# PROBLEM TO WORK ON:
Copy out every line of the data below word for word, leaving the pictures out of your answer.

###

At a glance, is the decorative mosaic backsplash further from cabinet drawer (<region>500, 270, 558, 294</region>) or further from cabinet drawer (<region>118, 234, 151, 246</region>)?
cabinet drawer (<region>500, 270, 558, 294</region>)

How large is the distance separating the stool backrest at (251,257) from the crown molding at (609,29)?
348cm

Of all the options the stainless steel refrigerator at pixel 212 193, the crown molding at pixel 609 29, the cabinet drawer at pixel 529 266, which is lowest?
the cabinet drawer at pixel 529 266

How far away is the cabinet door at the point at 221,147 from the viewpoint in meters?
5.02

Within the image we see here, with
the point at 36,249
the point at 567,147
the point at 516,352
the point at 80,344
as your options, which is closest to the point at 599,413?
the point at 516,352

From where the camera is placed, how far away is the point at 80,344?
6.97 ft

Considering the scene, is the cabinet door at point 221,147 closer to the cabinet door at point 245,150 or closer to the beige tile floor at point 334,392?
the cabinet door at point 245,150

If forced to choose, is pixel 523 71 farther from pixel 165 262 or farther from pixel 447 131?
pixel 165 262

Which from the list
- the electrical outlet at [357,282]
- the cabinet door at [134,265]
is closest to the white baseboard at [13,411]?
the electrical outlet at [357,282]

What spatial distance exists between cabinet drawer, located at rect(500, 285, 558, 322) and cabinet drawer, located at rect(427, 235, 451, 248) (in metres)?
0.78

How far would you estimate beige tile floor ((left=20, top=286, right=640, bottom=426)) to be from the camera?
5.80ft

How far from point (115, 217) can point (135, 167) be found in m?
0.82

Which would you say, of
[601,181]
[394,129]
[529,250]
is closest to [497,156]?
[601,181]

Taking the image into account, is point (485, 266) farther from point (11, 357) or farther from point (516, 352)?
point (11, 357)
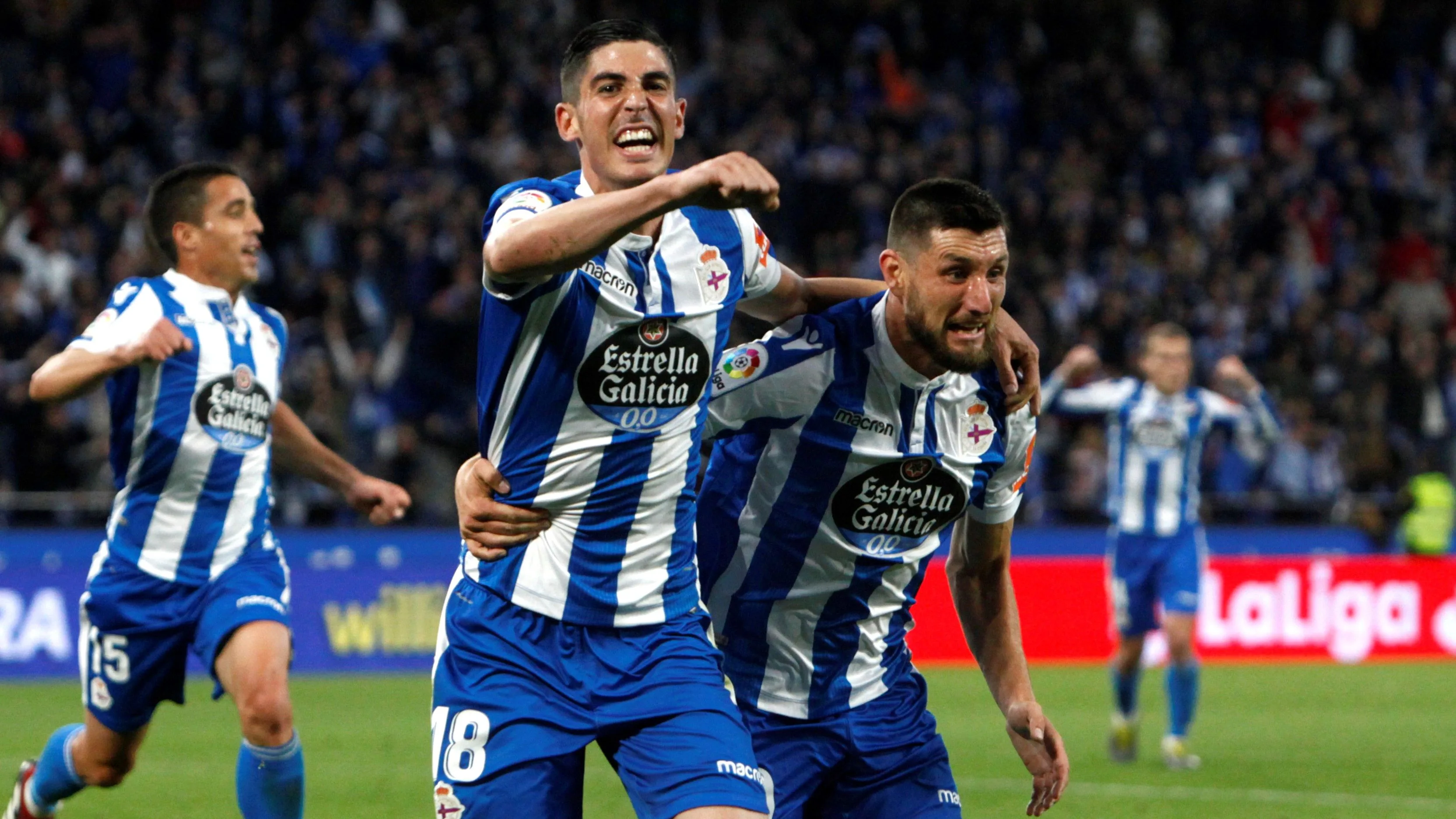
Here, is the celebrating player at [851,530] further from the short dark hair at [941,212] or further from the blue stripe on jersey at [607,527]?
the blue stripe on jersey at [607,527]

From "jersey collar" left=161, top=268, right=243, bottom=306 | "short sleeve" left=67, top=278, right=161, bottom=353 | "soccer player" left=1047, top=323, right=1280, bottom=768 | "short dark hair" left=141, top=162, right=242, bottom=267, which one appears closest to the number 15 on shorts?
"short sleeve" left=67, top=278, right=161, bottom=353

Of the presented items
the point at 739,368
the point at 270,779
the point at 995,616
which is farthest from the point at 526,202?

###

# ANSWER IN FULL:
At a glance, is the decorative mosaic backsplash further from cabinet drawer (<region>500, 270, 558, 294</region>) or further from cabinet drawer (<region>118, 234, 151, 246</region>)?
cabinet drawer (<region>500, 270, 558, 294</region>)

How large is the distance separating the stool backrest at (251,257) from the crown molding at (609,29)?
348cm

Of all the options the stainless steel refrigerator at pixel 212 193, the crown molding at pixel 609 29, the cabinet drawer at pixel 529 266, which is lowest?
the cabinet drawer at pixel 529 266

How far away is the cabinet door at the point at 221,147 from the viewpoint in meters?
5.02

Within the image we see here, with
the point at 36,249
the point at 567,147
the point at 516,352
the point at 80,344
as your options, which is closest to the point at 599,413?
the point at 516,352

From where the camera is placed, how far away is the point at 80,344?
6.97 ft

Considering the scene, is the cabinet door at point 221,147 closer to the cabinet door at point 245,150 or closer to the beige tile floor at point 334,392?
the cabinet door at point 245,150

If forced to choose, is pixel 523 71 farther from pixel 165 262 or farther from pixel 447 131?
pixel 165 262

Which from the list
- the electrical outlet at [357,282]
- the cabinet door at [134,265]
is closest to the white baseboard at [13,411]?
the electrical outlet at [357,282]

What spatial distance exists between cabinet drawer, located at rect(500, 285, 558, 322) and cabinet drawer, located at rect(427, 235, 451, 248) (in metres)?
0.78

How far would you estimate beige tile floor ((left=20, top=286, right=640, bottom=426)) to be from the camera?
5.80ft

How far from point (115, 217) can point (135, 167) be found in m?
0.82

Which would you say, of
[601,181]
[394,129]
[529,250]
is closest to [497,156]?
[601,181]

Taking the image into account, is point (485, 266) farther from point (11, 357) or farther from point (516, 352)?
point (11, 357)
Here, is the celebrating player at [851,530] further from the short dark hair at [941,212] or further from the blue stripe on jersey at [607,527]?
the blue stripe on jersey at [607,527]

From "jersey collar" left=161, top=268, right=243, bottom=306 | "short sleeve" left=67, top=278, right=161, bottom=353 | "soccer player" left=1047, top=323, right=1280, bottom=768 | "short dark hair" left=141, top=162, right=242, bottom=267, which one appears closest to the number 15 on shorts?
"short sleeve" left=67, top=278, right=161, bottom=353

Of the presented items
the point at 739,368
the point at 270,779
the point at 995,616
which is farthest from the point at 526,202?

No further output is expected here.